**Source extract**
Segment Open

Patricio and Eduardo don’t know what they’re heading into when they decide to take a break and find an open restaurant. The night is ominously quiet, and there are few people on the street. When one of our intrepid pair notices a “smell like dead cows,” you know trouble is coming with a big capital T.

He also notices two ladies hanging out on the street with that coy and come-hither look. The inevitable co-mingling follows, and soon the boys are mixing it up with the girls. Even the hint of boy-girl interaction in a horror film means excruciating death, so you know that big capital T is moving closer.

Segment Closed

**Given information**
Segment Open

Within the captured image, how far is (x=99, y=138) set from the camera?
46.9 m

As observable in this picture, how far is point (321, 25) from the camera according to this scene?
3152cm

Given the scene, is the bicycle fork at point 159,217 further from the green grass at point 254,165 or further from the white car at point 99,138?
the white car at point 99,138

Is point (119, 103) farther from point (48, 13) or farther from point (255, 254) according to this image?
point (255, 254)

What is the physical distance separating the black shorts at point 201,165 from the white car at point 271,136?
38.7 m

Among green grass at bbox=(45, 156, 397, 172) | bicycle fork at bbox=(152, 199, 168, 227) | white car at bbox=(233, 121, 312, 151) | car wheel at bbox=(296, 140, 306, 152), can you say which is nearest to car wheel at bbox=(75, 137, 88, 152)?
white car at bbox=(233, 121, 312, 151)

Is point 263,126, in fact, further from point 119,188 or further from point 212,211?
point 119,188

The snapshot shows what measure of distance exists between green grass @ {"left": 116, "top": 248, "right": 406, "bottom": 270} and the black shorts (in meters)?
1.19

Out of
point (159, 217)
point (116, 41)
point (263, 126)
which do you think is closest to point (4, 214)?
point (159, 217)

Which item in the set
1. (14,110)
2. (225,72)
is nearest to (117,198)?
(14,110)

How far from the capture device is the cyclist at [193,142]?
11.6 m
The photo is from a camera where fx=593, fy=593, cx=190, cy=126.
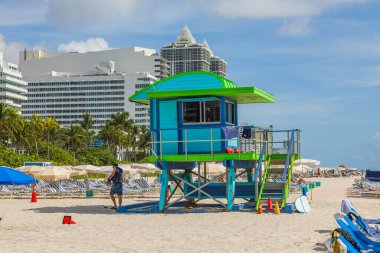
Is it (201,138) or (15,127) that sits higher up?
(15,127)

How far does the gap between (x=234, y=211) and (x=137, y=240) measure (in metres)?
8.19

Segment Closed

**Exercise aim**
List every hyphenated word in the horror film passage. The items come from a different source than the passage about the horror film.

**Solved problem**
come-hither, co-mingling, boy-girl